Page excerpt below:
The concept of “immersion” is commonly associated with developments in audiovisual media, particularly to the technological capability to produce an “as if” experience (Breitsameter, 2018), indistinguishable from reality itself.
This technological dream of constructing a “mirror of nature” is further ignited by the belief in a future of unprecedented computational power. When computers have evolved to make hyper-realistic copies of the world around us, we may no longer know whether we are experiencing a simulation or real-life. According to the “simulation hypothesis” (Bostrom, 2003), it is almost inevitable that we already live in a computer program.
However, such a philosophy of “immersion” may be reproached in several ways. First, it assumes that the physical world is completely computational, which is not necessarily the case (Penrose, 1989). If the act of understanding or the activity of listening, for instance, are shown to require non-computational ingredients, then no traditional machine will be able to replicate them, independently of how powerful or complex it is. Secondly, it requires a debatable treatment of the anthropic principle: maybe we are not near the mean value of a gaussian distribution for what happens in the Cosmos. And even if the universe was filled with uncountable simulations, then the strongest probability would be that we should find ourselves in one of the lowest types (Carroll, 2019).
This article traces critical aspects of “immersion”, from its inception as technological utopia to the implications of its contemporary aesthetics. Following Andrew Parkers’ hypothesis that the Cambrian explosion could have been triggered by a sudden transparency of the oceans and atmosphere, allowing for distal perception, the text juxtaposes the digital revolution, considered as a second great transparency (Dennett, 2015) to Paul Virilio’s aesthetics of disappearance. The result is thus paradoxical: as sounds and images get coded into electromagnetic waves traveling at light speeds, mankind immerses itself in virtual worlds, at the risk of its own obliteration.
The discussion is centered on sound, where it is clear that the “reality” of sensory experiences is not something passive or unchanging, but rather a time-dependent endless recursion: Mankind transforms the soundscape and the soundscape changes man. Hearing and the sonic environment are co-discovered and co- created. They are unpredictable co-evolving processes. Today, sounds of any kind may appear from any spatial direction, at any distance, through any medium. They can inhabit any real or imagined location and should be free to propagate with arbitrary radiation patterns. But sounds also have the potential to transform the listening experience itself.
End of Page excerpt.
Information supplied below:
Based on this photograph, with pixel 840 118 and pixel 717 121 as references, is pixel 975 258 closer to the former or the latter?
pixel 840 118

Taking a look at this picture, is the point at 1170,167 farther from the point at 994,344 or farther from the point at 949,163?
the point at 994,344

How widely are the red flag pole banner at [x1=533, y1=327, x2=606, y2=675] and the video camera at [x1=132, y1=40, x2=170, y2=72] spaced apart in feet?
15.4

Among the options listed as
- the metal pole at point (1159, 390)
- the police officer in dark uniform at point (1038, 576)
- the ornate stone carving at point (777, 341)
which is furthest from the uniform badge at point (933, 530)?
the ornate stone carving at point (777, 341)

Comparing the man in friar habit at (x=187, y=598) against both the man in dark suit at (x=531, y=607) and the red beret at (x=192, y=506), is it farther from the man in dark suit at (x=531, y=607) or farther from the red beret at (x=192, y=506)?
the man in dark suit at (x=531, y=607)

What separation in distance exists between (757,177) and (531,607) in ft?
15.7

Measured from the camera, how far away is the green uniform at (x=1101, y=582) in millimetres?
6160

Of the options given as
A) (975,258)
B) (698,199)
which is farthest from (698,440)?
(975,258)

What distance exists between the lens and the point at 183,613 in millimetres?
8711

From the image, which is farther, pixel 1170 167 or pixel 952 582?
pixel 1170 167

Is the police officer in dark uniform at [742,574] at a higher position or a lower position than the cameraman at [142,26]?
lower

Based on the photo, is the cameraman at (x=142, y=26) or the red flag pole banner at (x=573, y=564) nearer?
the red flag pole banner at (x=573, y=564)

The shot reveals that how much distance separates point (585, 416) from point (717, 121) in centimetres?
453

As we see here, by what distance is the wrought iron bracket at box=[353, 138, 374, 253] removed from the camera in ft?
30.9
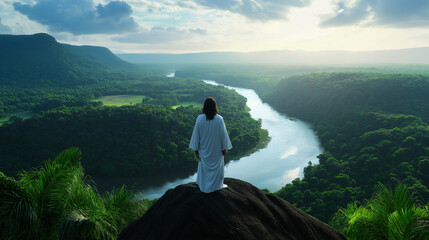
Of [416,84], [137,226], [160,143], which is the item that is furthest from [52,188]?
[416,84]

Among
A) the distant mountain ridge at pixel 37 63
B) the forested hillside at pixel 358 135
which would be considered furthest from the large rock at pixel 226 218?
the distant mountain ridge at pixel 37 63

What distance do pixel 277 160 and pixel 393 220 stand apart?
1602 inches

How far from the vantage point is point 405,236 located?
5238 mm

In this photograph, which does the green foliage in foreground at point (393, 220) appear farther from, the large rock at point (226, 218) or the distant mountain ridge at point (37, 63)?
the distant mountain ridge at point (37, 63)

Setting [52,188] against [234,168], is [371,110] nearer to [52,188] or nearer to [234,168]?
[234,168]

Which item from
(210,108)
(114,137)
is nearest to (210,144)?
(210,108)

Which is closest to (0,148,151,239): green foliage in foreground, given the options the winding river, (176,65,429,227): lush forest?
(176,65,429,227): lush forest

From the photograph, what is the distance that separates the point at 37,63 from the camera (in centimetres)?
14512

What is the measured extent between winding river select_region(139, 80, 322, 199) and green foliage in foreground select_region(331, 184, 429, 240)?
30.5 meters

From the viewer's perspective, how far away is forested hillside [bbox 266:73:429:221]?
31.3m

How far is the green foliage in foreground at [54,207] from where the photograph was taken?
17.0ft

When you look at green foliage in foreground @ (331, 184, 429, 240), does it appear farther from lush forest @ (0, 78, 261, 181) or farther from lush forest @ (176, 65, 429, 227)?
lush forest @ (0, 78, 261, 181)

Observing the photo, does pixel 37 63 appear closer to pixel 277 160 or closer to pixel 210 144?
pixel 277 160

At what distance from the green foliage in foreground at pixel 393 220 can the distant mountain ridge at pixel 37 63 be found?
15037 centimetres
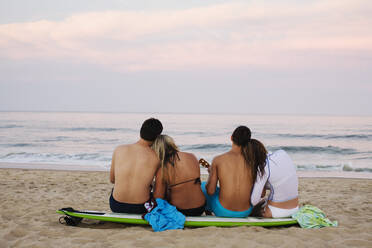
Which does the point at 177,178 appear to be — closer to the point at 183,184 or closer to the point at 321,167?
the point at 183,184

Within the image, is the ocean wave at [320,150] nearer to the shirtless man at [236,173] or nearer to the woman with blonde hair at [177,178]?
the shirtless man at [236,173]

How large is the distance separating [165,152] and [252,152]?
94cm

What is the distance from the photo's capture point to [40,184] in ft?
23.7

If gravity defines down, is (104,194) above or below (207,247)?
below

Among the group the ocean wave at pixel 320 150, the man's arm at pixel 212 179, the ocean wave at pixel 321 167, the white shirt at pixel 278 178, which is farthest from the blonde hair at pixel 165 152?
the ocean wave at pixel 320 150

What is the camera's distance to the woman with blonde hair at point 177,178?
3.50 m

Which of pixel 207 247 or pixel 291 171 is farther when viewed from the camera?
pixel 291 171

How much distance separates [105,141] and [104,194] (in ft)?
51.5

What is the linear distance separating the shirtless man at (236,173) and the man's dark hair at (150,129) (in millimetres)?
712

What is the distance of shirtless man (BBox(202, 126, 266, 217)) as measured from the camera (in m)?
3.47

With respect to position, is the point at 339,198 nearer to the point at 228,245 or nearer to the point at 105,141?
the point at 228,245

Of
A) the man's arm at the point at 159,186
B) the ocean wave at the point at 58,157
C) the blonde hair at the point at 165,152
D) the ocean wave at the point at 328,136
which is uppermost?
the blonde hair at the point at 165,152

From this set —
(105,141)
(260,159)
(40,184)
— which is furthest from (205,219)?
(105,141)

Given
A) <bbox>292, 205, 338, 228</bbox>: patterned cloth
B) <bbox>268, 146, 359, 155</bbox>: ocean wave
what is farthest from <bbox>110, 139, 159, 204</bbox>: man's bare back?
<bbox>268, 146, 359, 155</bbox>: ocean wave
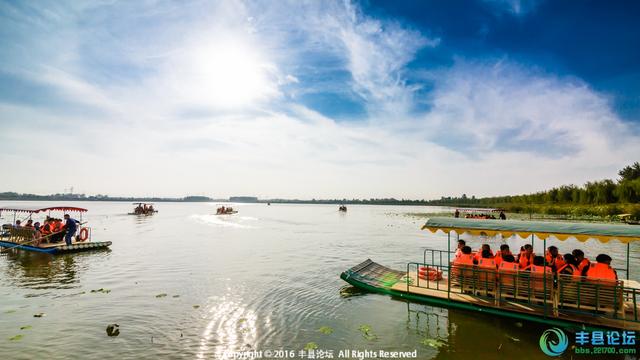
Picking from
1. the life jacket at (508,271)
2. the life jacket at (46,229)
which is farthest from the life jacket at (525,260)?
the life jacket at (46,229)

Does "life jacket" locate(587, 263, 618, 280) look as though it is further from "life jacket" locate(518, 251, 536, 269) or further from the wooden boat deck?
"life jacket" locate(518, 251, 536, 269)

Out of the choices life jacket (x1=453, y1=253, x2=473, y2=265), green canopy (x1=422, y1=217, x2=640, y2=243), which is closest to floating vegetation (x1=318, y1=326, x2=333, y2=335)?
life jacket (x1=453, y1=253, x2=473, y2=265)

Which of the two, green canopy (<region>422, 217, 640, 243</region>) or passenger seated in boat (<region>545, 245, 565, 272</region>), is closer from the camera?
green canopy (<region>422, 217, 640, 243</region>)

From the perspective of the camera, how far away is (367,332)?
12367 mm

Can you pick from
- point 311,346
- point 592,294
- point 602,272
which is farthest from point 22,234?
point 602,272

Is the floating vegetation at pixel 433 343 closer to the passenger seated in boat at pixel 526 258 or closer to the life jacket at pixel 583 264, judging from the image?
the passenger seated in boat at pixel 526 258

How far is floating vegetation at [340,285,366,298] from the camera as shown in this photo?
16.9 metres

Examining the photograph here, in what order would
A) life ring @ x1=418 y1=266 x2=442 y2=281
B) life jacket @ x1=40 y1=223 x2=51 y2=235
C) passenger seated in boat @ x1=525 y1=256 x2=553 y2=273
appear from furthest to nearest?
life jacket @ x1=40 y1=223 x2=51 y2=235 < life ring @ x1=418 y1=266 x2=442 y2=281 < passenger seated in boat @ x1=525 y1=256 x2=553 y2=273

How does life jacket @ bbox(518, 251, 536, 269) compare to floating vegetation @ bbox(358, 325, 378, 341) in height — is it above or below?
above

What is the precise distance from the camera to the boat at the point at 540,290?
10.8 metres

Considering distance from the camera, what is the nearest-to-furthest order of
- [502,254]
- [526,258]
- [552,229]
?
[552,229] < [502,254] < [526,258]

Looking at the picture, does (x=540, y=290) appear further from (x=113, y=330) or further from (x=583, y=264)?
(x=113, y=330)

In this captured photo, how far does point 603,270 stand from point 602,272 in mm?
80

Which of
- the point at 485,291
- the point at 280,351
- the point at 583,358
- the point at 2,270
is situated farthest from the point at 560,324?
the point at 2,270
End of Information supplied.
Answer these questions from the text on immersion:
(a) Under the "simulation hypothesis," what is almost inevitable?
(b) What sudden change may have triggered the Cambrian explosion?
(c) The discussion is centered on which sense?
The saved data entries are separate material and have nothing to do with the text on immersion.

Result of the task:
(a) That we already live in a computer program.
(b) A sudden transparency of the oceans and atmosphere, allowing for distal perception.
(c) Sound.